Early retirement can be a dream come true, but it's also an expensive goal. The earlier you retire, the more you'll need in savings to live comfortably -- and the less time you'll have to prepare.
Retirement could easily cost at least $1 million, especially if you plan to retire early at age 60. While it's not easy to become a millionaire at a relatively young age, it is possible. And the good news is that you don't need to be an expert investor to achieve this goal. All you need is a 401(k) and the right strategy.
The 401(k) is a powerful investing tool, and there are a few ways to maximize it so that you can reach millionaire status.

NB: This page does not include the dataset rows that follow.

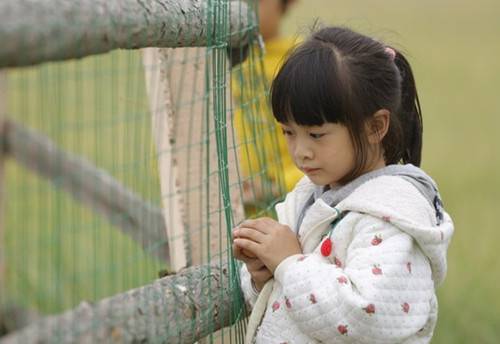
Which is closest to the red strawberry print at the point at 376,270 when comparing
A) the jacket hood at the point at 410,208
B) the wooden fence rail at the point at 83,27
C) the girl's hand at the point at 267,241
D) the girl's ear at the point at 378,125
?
the jacket hood at the point at 410,208

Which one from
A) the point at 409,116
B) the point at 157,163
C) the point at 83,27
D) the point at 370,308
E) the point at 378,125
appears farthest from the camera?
the point at 157,163

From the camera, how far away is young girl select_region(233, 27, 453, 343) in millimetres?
2297

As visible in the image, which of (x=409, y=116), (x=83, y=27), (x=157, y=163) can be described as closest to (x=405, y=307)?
(x=409, y=116)

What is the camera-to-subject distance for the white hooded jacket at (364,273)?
2.29 metres

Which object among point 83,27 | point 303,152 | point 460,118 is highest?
point 83,27

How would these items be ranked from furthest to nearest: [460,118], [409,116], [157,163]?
[460,118], [157,163], [409,116]

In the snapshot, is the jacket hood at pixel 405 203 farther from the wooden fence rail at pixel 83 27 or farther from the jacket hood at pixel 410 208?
the wooden fence rail at pixel 83 27

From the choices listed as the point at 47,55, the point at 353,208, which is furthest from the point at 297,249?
the point at 47,55

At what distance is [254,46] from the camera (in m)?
3.19

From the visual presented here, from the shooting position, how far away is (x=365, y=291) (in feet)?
7.45

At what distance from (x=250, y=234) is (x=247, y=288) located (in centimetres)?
22

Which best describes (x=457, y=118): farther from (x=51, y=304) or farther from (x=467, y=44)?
(x=51, y=304)

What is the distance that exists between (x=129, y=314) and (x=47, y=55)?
1.89 feet

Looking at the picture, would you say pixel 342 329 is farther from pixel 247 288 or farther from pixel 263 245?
pixel 247 288
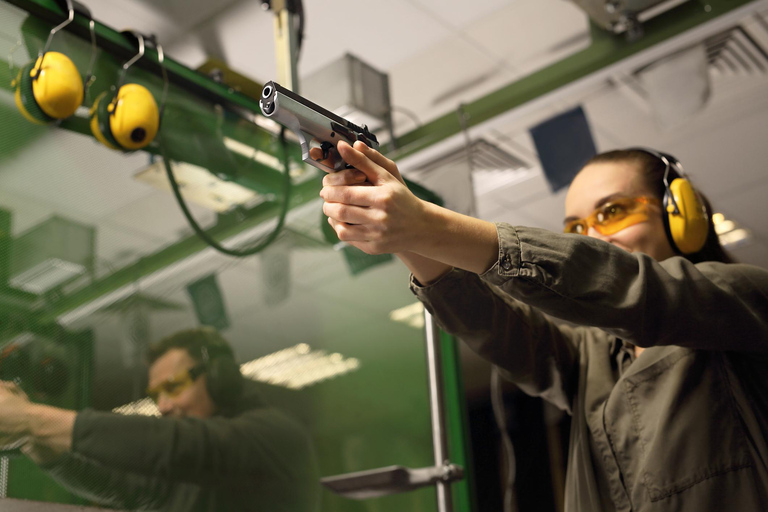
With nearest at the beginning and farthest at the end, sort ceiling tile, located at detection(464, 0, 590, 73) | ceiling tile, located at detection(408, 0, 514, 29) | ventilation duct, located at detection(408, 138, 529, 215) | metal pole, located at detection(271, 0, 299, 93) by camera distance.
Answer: metal pole, located at detection(271, 0, 299, 93) → ventilation duct, located at detection(408, 138, 529, 215) → ceiling tile, located at detection(408, 0, 514, 29) → ceiling tile, located at detection(464, 0, 590, 73)

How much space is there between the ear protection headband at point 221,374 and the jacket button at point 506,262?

Employer matching contributions are one of the biggest advantages of investing in a 401(k) over an IRA or other type of retirement account. Matching contributions are basically free money, so it's wise to make sure you're contributing enough to earn the full amount you're entitled to receive.
While matching contributions may not seem significant, they can add up over time. The average 401(k) match is 3.5% of a worker's wages, according to data from the Bureau of Labor Statistics. In addition, the median salary in the U.S. is around $48,000 per year. If you're earning $48,000 per year and your employer will match 3.5% of that, that amounts to $1,680 per year in matching contributions.
Say you're receiving $1,680 per year in matching contributions. If you're earning, say, an 8% average annual return on your investments, that $1,680 per year can amount to nearly $290,000 over 35 years -- and that's not even including your own 401(k) contributions.
In 2021, the maximum amount you can contribute to your 401(k) is $19,500 per year (plus an additional $6,500 per year for those age 50 or older). If you can afford it, maxing out your 401(k) contributions can put you on the fast track to becoming a millionaire.
Say you're investing $19,500 per year in your 401(k). That comes out to around $1,625 per month. If you're earning a modest 8% average annual rate of return on your investments, you'd reach $1 million in savings within roughly 22 years. In 30 years, you'd have more than $2.2 million accumulated.
If you're aiming to retire by age 60, your best bet is to ramp up your savings rate. The more you can sock away each month, the easier it will be to reach your goal.
Not everyone can afford to max out their 401(k), and that's OK. But it's still important to try to increase the amount you're saving on a consistent basis.
You don't need to boost your savings significantly to see a major difference, either. In fact, according to research from Fidelity Investments, a 35-year-old earning $60,000 per year can save an additional $85,000 by age 67 simply by increasing his or her savings rate by just 1%.
Saving money is tough, but small changes can make it a little easier. By trying to save just a little more every month, you can gradually get closer to your goal. Over time, those small adjustments can make a bigger difference than you may think.
Retiring a millionaire isn't easy, and it's even more challenging if you plan to retire by age 60. It is possible, though. By making the most of your 401(k), you can give yourself the best chance of retiring a millionaire.